## Questions about pictured scenes
----------

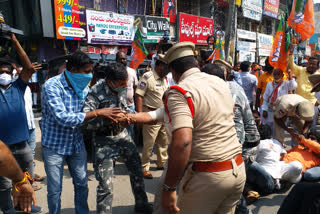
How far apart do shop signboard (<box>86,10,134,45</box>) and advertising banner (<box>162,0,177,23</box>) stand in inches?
101

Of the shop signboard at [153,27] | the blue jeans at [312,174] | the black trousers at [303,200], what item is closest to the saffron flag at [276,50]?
the blue jeans at [312,174]

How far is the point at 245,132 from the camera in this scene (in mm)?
3117

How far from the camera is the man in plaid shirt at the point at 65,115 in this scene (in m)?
2.51

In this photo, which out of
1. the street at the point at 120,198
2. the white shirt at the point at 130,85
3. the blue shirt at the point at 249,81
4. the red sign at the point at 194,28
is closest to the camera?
the street at the point at 120,198

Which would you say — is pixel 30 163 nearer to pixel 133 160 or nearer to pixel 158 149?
pixel 133 160

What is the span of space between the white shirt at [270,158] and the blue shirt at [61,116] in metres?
2.59

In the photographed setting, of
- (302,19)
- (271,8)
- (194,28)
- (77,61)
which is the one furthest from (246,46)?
(77,61)

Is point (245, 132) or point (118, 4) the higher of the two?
point (118, 4)

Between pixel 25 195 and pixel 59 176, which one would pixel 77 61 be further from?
pixel 25 195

----------

## GIVEN REQUEST
Leave the pictures out and reproduce all of the records exactly.

## PROBLEM SOLUTION
How far apart do shop signboard (<box>86,10,134,45</box>) and advertising banner (<box>162,0,177,23</box>) stand in inches?
101

Of the shop signboard at [153,27] | the blue jeans at [312,174] | the black trousers at [303,200], what item is closest to the saffron flag at [276,50]?
the blue jeans at [312,174]

How far is the point at 245,132 from the camera in this scene (in mm)?
3117

How far from the camera is the man in plaid shirt at the point at 65,115 in this scene (in m)?
2.51

In this photo, which out of
1. the street at the point at 120,198
2. the white shirt at the point at 130,85
3. the blue shirt at the point at 249,81
4. the red sign at the point at 194,28
is closest to the camera?
the street at the point at 120,198

Which would you say — is pixel 30 163 nearer to pixel 133 160 or nearer to pixel 158 149?
pixel 133 160

What is the span of space between the white shirt at [270,158] and the blue shirt at [61,116] in metres?
2.59

In the photographed setting, of
- (302,19)
- (271,8)
- (194,28)
- (77,61)
which is the one furthest from (246,46)?
(77,61)

Is point (245, 132) or point (118, 4) the higher of the two?
point (118, 4)

Between pixel 25 195 and pixel 59 176, which one would pixel 77 61 be further from?
pixel 25 195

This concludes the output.